**To be done:**
a) In the forum thread on data hiding in Python, transcribe the passage from "Tue Jun 3 14:02:38" up to and including "missing the point.".
b) Write what follows the last line of the forum thread on data hiding in Python, picking up the argument where the text stops.

>> Start Document segment

Why does python not have a mechanism for data hiding?

Tue Jun 3 14:02:38 EDT 2008

On Jun 3, 3:07 am, "BJörn Lindqvist" <bjou... at gmail.com> wrote:
> On Mon, Jun 2, 2008 at 10:50 PM, Russ P. <Russ.Paie... at gmail.com> wrote:
> > On Jun 2, 6:41 am, Carl Banks <pavlovevide... at gmail.com> wrote:
>
> >> You are not realizing that only useful(**) thing about data hiding is
> >> that some code has access to the data, other code does not.  If you
> >> "hide" data equally from everyone it's just a useless spelling change.
>
> > I think you're missing the point.
>
> > As I see it, the primary value of data hiding is that it provides
> > useful information on which data and methods are intended for the
> > client and which are intended for internal use. It's like putting a
> > front panel on a TV set with the main controls intended for the
> > viewer.
>
> Here's my two cents. First of all, a TV is a bad analogy compared to
> reusable software libraries. Really bad analogy. A TV is a horribly
> complicated device which has to be dumbed down because otherwise it
> would be to hard to use for ordinary people.
>
> A software developers relation to a third party library is more
> similar to a TV repair man trying to repair a TV than to a random
> person watching TV. For a repair man, the front panel is just useless
> and in the way.
>
> Oh, and to continue on the TV analogy, one of the reason why a TV is
> complicated is because its interface is totally different from its
> implementation. Channels are just a bad abstraction for tuning the
> receiver to different frequencies and for switching inputs. Merely
> using a TV doesn't teach you anything about how it actually works.
>
> KISS: Keep It Simple Stupid. And it is always simpler to not implement
> the gunk needed for data hiding than to do it. By keeping things
> simple you keep your code easy to implement, easy to understand and
> easy to reuse.
>
> Data hiding sacrifices implementation simplicity supposedly to make
> the interface simpler and to keep backwards compatibility. It allows
> you to change implementation details without affecting the
> interface. But do you really want to do that? Consider this silly Java
> example:
>
>     class Foo {
>         private int bar;
>         public int getBar() {
>             return bar;
>         }
>     };
>
> Then for some reason you decide that hm, "bar" is not a good attribute
> name so you change it to "babar". And you can do that without changing
> the public interface! Woho! So now you have a public getter named
> "getBar" that returns an attribute named "babar". That's in reality
> just bad and whoever is maintaining the implementation is going to be
> annoyed that the getters name doesn't match the attribute name.
>
> What would have happened without data hiding? Renaming the public
> attribute "bar" to "babar" probably cause some grief for someone
> reusing your library, but you would keep your implementation pure.

>> End Document segment
>> Start Data supplied

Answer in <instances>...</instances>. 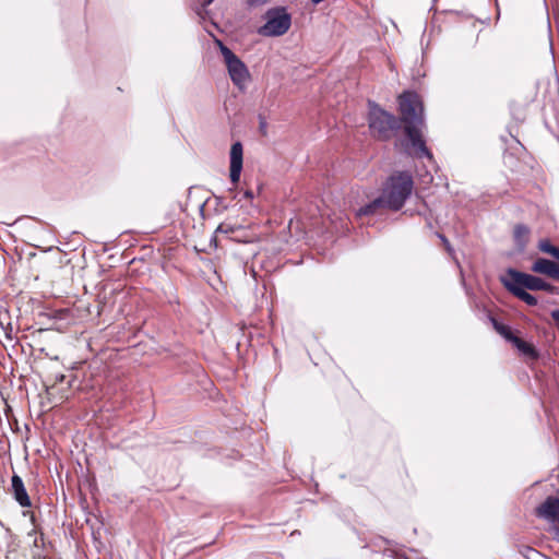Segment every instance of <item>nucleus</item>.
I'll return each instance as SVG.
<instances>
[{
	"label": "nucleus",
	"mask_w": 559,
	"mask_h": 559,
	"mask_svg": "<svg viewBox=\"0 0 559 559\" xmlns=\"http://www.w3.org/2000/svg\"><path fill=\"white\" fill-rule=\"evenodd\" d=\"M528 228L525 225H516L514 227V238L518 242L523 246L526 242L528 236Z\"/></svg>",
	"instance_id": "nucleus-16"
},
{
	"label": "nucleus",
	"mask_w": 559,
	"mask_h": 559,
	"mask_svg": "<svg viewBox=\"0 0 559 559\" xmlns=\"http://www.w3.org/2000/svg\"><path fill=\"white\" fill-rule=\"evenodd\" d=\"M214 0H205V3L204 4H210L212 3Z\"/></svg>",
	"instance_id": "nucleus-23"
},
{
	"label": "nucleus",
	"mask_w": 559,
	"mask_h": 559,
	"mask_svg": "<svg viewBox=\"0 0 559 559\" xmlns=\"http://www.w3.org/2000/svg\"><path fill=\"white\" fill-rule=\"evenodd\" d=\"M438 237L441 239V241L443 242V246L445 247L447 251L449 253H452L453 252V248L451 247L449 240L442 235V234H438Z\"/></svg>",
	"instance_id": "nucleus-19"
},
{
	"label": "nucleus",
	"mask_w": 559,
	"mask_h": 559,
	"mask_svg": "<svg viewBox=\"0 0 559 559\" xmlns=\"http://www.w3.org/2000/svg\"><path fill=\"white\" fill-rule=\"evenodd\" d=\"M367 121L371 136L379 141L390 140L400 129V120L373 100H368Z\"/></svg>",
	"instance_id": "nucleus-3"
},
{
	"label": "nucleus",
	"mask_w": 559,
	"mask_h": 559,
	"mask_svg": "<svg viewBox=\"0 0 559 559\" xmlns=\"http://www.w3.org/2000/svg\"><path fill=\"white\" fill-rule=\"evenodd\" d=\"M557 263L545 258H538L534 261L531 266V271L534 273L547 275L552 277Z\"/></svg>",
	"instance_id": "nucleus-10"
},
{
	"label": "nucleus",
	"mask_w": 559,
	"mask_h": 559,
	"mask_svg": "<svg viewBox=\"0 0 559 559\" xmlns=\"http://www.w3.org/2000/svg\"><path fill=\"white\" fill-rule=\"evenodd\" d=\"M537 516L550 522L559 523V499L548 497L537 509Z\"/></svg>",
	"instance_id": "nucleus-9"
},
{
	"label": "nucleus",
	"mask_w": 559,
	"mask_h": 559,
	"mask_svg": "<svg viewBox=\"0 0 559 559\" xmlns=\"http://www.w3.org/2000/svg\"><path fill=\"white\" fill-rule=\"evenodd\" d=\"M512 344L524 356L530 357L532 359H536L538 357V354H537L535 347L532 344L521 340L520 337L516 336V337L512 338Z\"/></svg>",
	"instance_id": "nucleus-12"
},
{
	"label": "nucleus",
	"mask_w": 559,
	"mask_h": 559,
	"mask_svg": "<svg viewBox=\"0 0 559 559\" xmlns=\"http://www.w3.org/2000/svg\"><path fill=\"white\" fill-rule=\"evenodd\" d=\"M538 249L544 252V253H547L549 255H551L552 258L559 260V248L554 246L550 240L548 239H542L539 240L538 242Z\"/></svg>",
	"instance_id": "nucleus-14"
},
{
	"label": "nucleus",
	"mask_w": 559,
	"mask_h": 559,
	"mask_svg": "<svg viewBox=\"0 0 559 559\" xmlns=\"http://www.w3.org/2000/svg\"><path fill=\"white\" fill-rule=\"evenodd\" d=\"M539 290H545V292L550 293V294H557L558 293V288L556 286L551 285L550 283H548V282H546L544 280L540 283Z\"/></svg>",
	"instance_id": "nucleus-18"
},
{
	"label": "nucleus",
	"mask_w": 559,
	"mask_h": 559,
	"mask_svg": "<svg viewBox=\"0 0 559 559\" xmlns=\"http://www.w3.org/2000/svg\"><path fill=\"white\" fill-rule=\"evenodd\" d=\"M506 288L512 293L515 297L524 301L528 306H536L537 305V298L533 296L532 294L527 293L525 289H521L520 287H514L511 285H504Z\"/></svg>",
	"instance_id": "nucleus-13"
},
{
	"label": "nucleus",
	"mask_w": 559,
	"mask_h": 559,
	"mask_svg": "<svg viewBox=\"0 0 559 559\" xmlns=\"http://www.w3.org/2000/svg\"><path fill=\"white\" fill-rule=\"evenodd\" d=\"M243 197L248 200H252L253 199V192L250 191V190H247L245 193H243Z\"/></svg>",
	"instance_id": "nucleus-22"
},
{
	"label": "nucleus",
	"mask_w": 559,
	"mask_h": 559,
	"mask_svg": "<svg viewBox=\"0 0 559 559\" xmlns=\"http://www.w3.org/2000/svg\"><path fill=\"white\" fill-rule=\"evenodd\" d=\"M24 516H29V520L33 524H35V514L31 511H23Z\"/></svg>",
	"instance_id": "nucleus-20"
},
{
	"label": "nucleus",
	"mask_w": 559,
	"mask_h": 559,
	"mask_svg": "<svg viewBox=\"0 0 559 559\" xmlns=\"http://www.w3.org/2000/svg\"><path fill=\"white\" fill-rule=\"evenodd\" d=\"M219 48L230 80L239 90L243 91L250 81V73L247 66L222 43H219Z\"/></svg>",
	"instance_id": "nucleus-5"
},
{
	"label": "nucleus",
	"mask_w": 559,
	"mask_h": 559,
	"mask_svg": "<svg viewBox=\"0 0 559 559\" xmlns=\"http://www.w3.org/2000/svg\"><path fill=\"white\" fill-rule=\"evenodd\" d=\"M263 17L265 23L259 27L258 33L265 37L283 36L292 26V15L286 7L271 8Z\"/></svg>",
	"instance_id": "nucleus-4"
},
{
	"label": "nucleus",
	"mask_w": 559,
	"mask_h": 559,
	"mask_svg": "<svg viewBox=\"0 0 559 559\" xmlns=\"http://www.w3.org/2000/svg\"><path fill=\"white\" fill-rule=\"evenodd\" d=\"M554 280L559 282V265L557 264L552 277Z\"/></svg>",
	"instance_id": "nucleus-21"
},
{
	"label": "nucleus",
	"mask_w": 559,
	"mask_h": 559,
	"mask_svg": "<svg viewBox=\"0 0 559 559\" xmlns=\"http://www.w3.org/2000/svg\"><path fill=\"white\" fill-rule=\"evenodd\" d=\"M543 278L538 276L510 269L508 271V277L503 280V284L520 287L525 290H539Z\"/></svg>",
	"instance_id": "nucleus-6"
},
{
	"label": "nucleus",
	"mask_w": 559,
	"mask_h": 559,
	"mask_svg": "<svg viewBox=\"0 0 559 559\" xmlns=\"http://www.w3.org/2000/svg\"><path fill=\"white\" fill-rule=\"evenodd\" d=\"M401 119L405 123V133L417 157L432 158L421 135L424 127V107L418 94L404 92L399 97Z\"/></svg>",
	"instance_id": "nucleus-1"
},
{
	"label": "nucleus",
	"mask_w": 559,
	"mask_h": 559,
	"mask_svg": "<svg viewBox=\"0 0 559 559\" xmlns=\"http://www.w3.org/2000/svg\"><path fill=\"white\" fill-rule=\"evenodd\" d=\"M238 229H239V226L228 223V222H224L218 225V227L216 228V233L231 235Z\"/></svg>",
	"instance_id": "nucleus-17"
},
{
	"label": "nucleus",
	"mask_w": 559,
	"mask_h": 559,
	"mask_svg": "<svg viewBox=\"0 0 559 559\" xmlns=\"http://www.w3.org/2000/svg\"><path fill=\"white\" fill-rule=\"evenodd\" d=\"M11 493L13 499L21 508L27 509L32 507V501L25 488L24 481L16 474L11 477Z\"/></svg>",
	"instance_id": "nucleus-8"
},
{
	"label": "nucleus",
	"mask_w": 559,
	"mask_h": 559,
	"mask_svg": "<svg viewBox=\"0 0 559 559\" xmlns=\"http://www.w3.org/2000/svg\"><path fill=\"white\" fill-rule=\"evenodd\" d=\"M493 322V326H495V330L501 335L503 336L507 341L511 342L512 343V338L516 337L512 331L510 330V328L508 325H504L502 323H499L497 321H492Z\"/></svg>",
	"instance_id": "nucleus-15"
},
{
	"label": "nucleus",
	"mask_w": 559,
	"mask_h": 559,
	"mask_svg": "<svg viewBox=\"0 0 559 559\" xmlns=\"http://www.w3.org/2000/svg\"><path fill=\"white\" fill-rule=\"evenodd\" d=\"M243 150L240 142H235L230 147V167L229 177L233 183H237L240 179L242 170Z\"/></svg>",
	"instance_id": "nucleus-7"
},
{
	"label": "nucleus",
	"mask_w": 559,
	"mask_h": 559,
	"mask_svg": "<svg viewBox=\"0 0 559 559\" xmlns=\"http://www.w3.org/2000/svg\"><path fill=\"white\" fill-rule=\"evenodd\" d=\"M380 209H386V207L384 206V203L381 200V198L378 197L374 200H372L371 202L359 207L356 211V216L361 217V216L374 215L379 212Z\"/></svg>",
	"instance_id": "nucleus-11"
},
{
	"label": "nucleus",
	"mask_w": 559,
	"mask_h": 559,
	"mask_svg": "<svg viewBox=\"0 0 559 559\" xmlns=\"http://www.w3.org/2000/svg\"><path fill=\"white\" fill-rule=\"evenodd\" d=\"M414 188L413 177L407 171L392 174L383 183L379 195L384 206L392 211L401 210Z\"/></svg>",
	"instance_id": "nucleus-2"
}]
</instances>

>> End Data supplied

**Task-by-task answers:**
a)
Tue Jun 3 14:02:38 EDT 2008

On Jun 3, 3:07 am, "BJörn Lindqvist" <bjou... at gmail.com> wrote:
> On Mon, Jun 2, 2008 at 10:50 PM, Russ P. <Russ.Paie... at gmail.com> wrote:
> > On Jun 2, 6:41 am, Carl Banks <pavlovevide... at gmail.com> wrote:
>
> >> You are not realizing that only useful(**) thing about data hiding is
> >> that some code has access to the data, other code does not.  If you
> >> "hide" data equally from everyone it's just a useless spelling change.
>
> > I think you're missing the point.

b)
>
> What about semantic changes? Data hiding doesn't protect you against
> that, so you'll have to change your interface anyway. The interface
> for a car hasn't changed much in the last 100 years, but the
> implementation has. How easy is it to repair a car nowadays compared
> to 30 years ago?
>
> And data hiding as a documentation aid is just a sham. "These methods
> are public so you can call them, these aren't so hands off!" A reuser
> of your library *will* want to know what happens on the inside, by
> trying to make stuff impossible to reach you are just making that kind
> of information much harder to come by.
>
> The better method is to just write proper docstrings that tell the
> user what the methods do and when they can be called.
>
> Another good way to see how useless data hiding is, is to try and unit
> test a very encapsulated library. You'll see that it is almost
> impossible to write good unit tests unless you publicly export
> almost everything in the code. At which point you come to realize that
> all the data hiding was for naught.
>
> --
> mvh Björn

I really like this message and find it very true.  Writing unit tests
for private data is nigh impossible.  You end up either creating
accessors, or passing in parameters via the constructor (resulting in
a huge constructor).  Personally, I'd rather have better test coverage
than data hiding.

Second, private vars with third party libs suck, and are nothing but
an infuriating frustration.  I'm currently dealing with about 3 or 4
different libs, one of them uses private variables and its a huge
headache.  I have to access some of those private vars occasionally to
make my thing work.  The other libs i'm using don't have any private
vars (__) (only a couple protected ones, _), and its a breeze.  The
docs say "this does x" or there's a comment that says "don't use this
unless you really know what you're doing," and I respect their
warnings.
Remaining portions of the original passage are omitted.